Some readers may think that going a month without drinking alcohol has no merit: there are people who never drink. However, the figures show that most of us do. According to the Ministry of Health’s report Alcohol, Tobacco and Illegal Drugs in Spain, 64.4 percent of Spaniards have drunk alcohol in the last 30 days. Even the most strict will have a glass of wine at a dinner party.
“I have done it for three reasons: to lose weight, to feel healthier and more agile, and to see if I can resist the temptation”
I have deprived myself of even that, for a month, for three reasons. One, lose weight. I’m the kind of person to who others will say, “You’re not fat,” but secretly knows that he is. If I stop drinking two glasses of wine I will avoid consuming 150 calories (628 kilojoules). Instead of drinking wine with my meals, I will drink alcohol-free beer, which has 26 calories (109 kilojoules) per 100 grams.
The second reason is to find out if one feels more healthy, agile, plugged in or inspired.
The third is to check, simply, if resisting temptation is possible. Over the course of a month there are situations, usually of a social nature, that invite you to uncork a bottle.
Step down in the wine aisle
Unlike fruits and vegetables, buying wine at the supermarket has always seemed a very satisfying experience. Time stops while I select vintages, inspect varietials and admire labels. So much so, that once in the middle of the process I received a WhatsApp that said: “Has something happened to you? I’ve been waiting for you for half an hour.” It was from my partner, and I suspect he was not interested in my health.
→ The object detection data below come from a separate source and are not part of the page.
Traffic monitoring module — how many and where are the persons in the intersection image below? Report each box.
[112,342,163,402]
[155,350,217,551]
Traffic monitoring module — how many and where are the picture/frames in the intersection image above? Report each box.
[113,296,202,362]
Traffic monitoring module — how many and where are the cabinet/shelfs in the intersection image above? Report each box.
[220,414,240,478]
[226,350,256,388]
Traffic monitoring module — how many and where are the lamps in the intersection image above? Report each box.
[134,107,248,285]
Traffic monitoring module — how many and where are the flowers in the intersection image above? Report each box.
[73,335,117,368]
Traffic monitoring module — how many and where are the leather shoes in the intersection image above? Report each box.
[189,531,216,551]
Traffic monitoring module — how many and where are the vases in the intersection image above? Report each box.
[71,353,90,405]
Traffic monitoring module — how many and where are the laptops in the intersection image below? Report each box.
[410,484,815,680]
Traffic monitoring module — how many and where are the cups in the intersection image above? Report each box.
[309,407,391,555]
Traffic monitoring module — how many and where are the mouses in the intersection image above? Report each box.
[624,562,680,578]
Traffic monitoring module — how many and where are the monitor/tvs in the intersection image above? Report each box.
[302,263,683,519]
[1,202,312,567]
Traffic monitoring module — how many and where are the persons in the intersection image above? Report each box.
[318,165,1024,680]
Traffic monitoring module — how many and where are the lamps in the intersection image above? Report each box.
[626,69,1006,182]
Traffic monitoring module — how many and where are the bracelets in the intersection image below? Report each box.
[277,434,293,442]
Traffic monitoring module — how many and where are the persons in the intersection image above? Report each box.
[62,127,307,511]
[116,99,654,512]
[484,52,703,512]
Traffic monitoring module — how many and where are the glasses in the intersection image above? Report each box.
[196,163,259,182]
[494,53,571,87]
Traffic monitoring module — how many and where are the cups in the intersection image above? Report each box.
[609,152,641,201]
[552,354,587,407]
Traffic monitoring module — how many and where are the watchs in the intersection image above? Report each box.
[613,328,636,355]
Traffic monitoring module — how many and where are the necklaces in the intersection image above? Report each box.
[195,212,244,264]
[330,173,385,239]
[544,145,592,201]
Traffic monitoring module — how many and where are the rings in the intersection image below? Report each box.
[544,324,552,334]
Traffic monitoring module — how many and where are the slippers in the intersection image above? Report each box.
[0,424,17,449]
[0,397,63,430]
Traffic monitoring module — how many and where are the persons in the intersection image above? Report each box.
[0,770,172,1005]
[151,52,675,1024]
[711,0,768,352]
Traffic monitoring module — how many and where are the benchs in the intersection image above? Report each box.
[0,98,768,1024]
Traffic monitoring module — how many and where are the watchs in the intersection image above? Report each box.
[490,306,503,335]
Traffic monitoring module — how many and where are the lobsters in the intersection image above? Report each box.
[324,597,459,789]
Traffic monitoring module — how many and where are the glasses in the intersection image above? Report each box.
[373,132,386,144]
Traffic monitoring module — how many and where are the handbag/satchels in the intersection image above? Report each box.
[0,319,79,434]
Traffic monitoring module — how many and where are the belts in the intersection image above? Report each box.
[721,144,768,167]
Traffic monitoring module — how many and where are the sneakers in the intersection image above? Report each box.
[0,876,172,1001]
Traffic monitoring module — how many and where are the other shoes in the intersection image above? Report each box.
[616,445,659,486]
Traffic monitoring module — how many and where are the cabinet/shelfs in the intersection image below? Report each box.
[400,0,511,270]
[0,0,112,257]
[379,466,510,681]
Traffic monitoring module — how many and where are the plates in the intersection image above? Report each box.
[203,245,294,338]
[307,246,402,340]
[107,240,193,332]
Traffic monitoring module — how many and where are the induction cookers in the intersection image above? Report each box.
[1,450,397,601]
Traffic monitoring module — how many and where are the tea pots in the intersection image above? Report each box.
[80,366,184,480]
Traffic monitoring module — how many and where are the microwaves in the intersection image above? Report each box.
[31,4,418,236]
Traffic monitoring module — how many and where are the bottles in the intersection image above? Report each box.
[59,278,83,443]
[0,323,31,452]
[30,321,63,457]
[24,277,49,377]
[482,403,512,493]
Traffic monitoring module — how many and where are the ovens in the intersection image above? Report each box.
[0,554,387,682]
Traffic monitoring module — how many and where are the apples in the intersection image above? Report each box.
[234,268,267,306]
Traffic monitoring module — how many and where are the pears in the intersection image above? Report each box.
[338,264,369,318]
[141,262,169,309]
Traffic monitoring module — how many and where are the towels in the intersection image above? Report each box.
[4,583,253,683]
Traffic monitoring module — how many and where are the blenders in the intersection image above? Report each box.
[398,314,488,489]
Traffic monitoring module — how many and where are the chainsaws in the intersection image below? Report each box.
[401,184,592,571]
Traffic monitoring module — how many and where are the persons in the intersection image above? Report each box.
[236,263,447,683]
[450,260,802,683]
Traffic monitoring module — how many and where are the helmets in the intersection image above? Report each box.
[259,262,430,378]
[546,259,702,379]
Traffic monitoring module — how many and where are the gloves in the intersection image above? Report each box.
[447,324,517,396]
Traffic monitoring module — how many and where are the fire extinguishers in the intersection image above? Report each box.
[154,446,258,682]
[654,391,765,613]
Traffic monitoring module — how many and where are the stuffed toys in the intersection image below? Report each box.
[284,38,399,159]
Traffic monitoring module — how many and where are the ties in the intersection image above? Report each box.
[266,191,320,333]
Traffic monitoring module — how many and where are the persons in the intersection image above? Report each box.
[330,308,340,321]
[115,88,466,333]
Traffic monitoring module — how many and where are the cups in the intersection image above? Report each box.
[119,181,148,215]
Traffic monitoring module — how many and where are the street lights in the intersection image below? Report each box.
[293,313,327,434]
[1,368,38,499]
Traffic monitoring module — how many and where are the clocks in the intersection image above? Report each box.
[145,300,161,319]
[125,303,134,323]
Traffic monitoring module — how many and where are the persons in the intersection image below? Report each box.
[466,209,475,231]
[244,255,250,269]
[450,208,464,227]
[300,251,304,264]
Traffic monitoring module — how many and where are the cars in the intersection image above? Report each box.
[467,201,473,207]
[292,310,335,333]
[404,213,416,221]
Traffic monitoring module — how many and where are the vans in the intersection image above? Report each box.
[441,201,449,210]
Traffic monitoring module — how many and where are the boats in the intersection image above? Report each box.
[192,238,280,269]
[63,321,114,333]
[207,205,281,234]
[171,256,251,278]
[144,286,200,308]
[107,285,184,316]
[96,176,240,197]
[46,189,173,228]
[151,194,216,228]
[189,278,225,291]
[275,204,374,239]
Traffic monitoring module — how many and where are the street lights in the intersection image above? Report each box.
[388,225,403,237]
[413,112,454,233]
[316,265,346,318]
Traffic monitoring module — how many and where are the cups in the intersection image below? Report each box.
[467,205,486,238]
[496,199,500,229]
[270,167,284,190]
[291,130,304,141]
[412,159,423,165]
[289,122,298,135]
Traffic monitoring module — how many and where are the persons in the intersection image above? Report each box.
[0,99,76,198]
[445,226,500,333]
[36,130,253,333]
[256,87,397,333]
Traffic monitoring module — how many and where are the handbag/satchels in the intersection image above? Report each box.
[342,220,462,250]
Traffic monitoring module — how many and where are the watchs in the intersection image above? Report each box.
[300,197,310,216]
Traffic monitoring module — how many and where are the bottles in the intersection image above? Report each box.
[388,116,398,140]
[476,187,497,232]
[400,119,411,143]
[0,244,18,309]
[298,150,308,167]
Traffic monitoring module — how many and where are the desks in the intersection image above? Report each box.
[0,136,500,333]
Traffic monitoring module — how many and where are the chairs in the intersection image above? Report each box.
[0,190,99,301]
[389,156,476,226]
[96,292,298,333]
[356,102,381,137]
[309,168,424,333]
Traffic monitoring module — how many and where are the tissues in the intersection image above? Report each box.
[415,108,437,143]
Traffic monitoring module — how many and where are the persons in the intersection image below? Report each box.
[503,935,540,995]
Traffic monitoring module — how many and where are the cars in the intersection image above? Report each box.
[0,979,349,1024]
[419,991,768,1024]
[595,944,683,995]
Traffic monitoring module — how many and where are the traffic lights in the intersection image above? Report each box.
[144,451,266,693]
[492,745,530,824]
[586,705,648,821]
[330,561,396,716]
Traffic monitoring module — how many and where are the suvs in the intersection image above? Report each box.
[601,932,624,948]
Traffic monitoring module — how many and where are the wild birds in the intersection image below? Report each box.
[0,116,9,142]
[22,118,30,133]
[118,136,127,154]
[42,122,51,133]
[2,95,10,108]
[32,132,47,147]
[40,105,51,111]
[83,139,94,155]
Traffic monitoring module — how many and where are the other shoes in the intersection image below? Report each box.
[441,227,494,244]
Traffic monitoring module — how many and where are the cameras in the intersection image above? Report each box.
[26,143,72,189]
Now, instead, I avoid looking down the corridors of wine and liquor and I come back to the beer aisle, where there is not much to select, inspect or admire. But here is a curious finding: alcohol-free beer has alcohol. It can contain a very small amount of alcohol (less than 0.05 percent by law). As the challenge is not to drink even a drop of alcohol, I buy two packs of six of “0.0” which, I hope, will last me for a whole week.
My new and healthy concoctions
Call me practical, but the one good thing about drinking directly from a can is that there is no glass to wash afterwards. That thought crosses my very clear mind on the first day of abstinence. Then, while I taste this brew without a single trace of alcohol, I find that it tastes pretty good.
“Call me practical, but the one good thing about drinking directly from a can is that there is no glass to wash afterwards. That thought crosses my very clear mind on the first day of abstinence”
Additionally, I check ecstatically how the pile of empty bottles of wine, which normally grows with astonishing speed, has been invisible, which serves as a very good sign.
The waiter notices that my hands are sweating
Seeing as I have to read several books for an article, I decide to take a seat on the terrace and make the most of the weather. When the waiter arrives at my table, I have my doubts about ordering. I want to ask for a “0.0” beer instead of a alcohol-free beer that still contains 0.05 percent alcohol. But if I specify too much, will not I be like one those fussy eaters who ask for coffee with warm milk, semi-skimmed, in glass and with sweetener instead of sugar?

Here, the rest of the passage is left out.